> There's no catastrophic cancellation or anything. And floating point has much ...

gjm11 · on Oct 20, 2021

Hm, interesting. I also tried some numerical experiments to sanity-check and I got reasonable results right up to 1ulp away from the interpolation points. I tried again using exactly your example -- f(x) = 10+10x, interpolation points at 0 and 1 -- and again everything seemed fine.

I wonder what we're doing differently, or whether we happened to test at different points. Here's my code:

    def interpolate1(f,x,xs,ws):
        p,s = 1,0
        for (xj,wj) in zip(xs,ws):
            p *= x-xj
            s += wj*f(xj)/(x-xj)
        return p*s

(it's "interpolate1" because I also implemented the other version of the formula described in the article, which for this purpose behaves very similarly).

For your example we want f(x) = 10+10x, xs=[0,1], ws=[-1,1].

════════════════

> [To do]:
• 1. According to the interpolation post, why is the function named "interpolate1"?
• 2. Transcribe the passage of the interpolation post between "I wonder what" and "s += wj*f(xj)/(x-xj)", inclusive.
• 3. Render this sentence from the interpolation post in French: "I wonder what we're doing differently, or whether we happened to test at different points."
The listing has no connection to the interpolation post.

════════════════

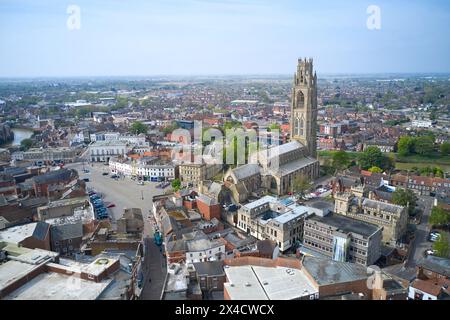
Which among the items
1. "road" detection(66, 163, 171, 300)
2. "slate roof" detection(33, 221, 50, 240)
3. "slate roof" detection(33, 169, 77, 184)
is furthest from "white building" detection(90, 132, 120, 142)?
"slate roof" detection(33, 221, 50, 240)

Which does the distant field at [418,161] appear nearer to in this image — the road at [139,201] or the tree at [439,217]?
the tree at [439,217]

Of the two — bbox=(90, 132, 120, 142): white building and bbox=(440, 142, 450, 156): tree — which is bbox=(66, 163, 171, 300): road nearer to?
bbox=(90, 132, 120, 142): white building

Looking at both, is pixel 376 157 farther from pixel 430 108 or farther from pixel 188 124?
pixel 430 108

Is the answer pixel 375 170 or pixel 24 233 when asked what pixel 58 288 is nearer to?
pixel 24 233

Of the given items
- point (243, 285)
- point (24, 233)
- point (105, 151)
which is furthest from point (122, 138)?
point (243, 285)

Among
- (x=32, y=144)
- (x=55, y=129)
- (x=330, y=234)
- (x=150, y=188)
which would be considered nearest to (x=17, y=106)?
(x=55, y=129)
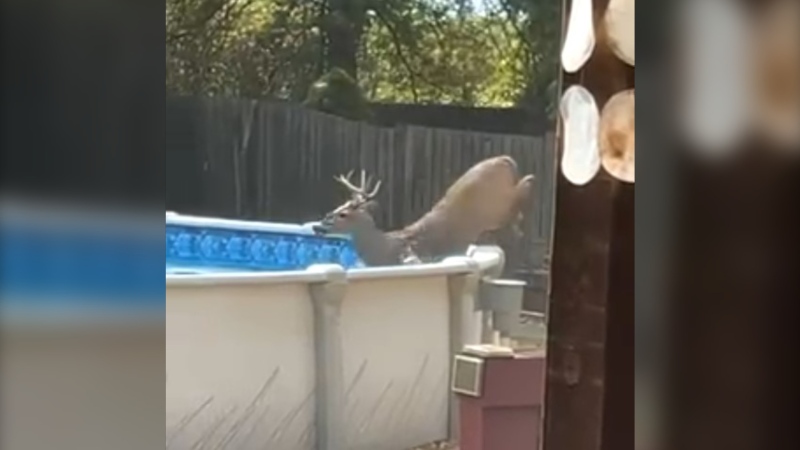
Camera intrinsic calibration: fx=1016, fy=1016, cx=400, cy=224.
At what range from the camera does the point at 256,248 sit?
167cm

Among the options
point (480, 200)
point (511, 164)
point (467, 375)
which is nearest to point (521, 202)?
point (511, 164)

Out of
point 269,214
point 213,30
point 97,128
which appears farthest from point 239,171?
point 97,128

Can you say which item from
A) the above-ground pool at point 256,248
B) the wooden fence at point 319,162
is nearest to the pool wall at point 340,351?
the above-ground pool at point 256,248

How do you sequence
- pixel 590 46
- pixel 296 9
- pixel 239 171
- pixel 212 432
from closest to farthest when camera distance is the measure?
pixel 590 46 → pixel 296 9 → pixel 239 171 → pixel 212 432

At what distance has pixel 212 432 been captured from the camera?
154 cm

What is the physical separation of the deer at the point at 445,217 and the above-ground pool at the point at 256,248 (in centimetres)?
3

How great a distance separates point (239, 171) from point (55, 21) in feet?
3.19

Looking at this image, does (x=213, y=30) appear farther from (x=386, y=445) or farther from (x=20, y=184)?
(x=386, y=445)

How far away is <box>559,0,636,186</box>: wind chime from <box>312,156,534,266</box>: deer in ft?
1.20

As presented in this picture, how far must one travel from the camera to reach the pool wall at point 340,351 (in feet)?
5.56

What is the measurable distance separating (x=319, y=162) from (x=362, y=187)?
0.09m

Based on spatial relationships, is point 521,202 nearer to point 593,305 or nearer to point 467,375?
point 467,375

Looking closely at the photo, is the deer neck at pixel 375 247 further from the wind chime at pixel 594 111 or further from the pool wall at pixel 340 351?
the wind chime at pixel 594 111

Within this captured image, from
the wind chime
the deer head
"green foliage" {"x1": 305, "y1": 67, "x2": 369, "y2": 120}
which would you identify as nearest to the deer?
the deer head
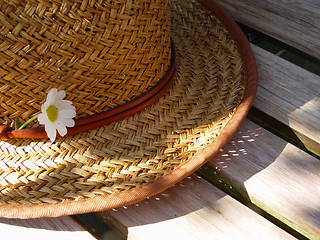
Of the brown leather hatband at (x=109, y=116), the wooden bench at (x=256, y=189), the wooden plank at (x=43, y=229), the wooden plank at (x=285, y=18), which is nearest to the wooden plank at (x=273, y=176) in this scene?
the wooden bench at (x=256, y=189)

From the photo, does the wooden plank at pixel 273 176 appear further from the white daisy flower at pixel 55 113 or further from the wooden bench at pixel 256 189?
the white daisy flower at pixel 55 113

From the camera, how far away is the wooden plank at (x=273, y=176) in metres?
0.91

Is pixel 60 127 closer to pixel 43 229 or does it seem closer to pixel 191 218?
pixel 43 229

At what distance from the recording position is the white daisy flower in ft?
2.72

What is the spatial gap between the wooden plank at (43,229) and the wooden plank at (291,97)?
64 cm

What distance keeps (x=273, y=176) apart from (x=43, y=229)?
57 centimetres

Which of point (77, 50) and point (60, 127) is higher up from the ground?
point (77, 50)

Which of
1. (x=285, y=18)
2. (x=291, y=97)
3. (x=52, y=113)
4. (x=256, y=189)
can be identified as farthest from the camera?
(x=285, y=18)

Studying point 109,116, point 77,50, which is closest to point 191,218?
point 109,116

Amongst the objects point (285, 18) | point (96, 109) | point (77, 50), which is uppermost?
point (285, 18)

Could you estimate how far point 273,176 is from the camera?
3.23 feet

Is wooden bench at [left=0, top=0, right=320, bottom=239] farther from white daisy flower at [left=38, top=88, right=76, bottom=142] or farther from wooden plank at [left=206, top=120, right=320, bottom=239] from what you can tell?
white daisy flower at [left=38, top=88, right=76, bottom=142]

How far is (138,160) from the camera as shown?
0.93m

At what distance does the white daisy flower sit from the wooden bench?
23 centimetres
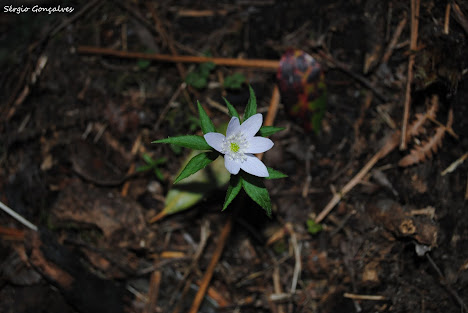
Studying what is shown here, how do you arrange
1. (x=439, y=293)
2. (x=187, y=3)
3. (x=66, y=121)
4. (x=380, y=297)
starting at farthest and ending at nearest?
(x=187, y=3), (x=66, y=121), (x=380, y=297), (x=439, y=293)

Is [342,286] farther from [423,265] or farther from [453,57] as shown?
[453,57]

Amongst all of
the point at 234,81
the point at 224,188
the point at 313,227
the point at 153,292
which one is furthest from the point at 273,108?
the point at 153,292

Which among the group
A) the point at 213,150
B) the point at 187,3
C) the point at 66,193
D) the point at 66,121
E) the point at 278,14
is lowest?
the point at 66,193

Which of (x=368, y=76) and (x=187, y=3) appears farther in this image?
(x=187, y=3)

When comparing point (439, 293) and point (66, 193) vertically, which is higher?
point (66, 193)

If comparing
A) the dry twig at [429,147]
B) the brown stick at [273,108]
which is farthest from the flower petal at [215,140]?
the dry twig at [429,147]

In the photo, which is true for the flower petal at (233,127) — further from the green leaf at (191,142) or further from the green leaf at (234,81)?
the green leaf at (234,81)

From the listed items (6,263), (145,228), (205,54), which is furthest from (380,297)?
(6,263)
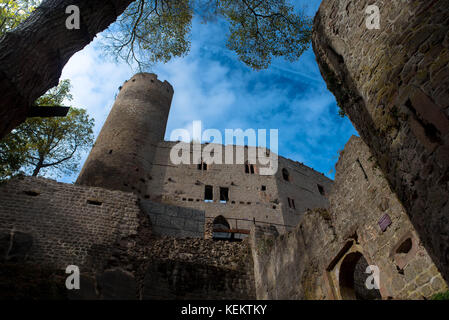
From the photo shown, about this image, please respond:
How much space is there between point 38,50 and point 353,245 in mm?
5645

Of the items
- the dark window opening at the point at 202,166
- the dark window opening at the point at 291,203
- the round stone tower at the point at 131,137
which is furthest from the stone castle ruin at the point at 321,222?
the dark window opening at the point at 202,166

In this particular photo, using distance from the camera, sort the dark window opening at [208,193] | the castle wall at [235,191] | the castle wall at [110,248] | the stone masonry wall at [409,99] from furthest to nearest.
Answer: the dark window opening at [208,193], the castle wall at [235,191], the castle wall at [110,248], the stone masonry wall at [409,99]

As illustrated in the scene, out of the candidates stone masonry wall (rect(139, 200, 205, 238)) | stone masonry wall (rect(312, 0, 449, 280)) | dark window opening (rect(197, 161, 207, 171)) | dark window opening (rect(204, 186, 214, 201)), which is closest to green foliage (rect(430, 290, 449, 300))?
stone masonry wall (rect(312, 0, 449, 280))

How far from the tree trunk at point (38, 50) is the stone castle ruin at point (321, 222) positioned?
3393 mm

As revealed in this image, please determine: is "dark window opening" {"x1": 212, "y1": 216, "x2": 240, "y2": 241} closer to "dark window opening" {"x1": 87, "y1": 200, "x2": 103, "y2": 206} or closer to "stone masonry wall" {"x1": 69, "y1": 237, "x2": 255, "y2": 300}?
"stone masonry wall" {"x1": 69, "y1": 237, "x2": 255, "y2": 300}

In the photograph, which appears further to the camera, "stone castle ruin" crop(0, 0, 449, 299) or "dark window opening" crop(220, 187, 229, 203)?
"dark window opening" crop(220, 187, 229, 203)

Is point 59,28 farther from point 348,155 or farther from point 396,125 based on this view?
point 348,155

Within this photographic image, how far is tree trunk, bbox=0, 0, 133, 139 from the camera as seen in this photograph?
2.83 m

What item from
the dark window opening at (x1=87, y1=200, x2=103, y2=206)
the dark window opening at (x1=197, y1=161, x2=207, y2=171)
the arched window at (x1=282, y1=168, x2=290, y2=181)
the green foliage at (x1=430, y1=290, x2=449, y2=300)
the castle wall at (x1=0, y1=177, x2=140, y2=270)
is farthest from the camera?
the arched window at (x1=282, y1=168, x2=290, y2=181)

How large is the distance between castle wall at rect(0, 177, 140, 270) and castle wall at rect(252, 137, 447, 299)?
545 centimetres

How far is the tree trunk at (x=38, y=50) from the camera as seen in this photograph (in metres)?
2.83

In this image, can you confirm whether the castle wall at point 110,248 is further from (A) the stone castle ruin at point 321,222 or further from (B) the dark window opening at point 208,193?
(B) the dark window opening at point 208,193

════════════════

> [Task-by-task solutions]:
• 1. The poster also implemented the other version of the formula described in the article.

• 2.
I wonder what we're doing differently, or whether we happened to test at different points. Here's my code:

    def interpolate1(f,x,xs,ws):
        p,s = 1,0
        for (xj,wj) in zip(xs,ws):
            p *= x-xj
            s += wj*f(xj)/(x-xj)

• 3. Je me demande ce que nous faisons différemment, ou si nous avons par hasard effectué nos tests en des points différents.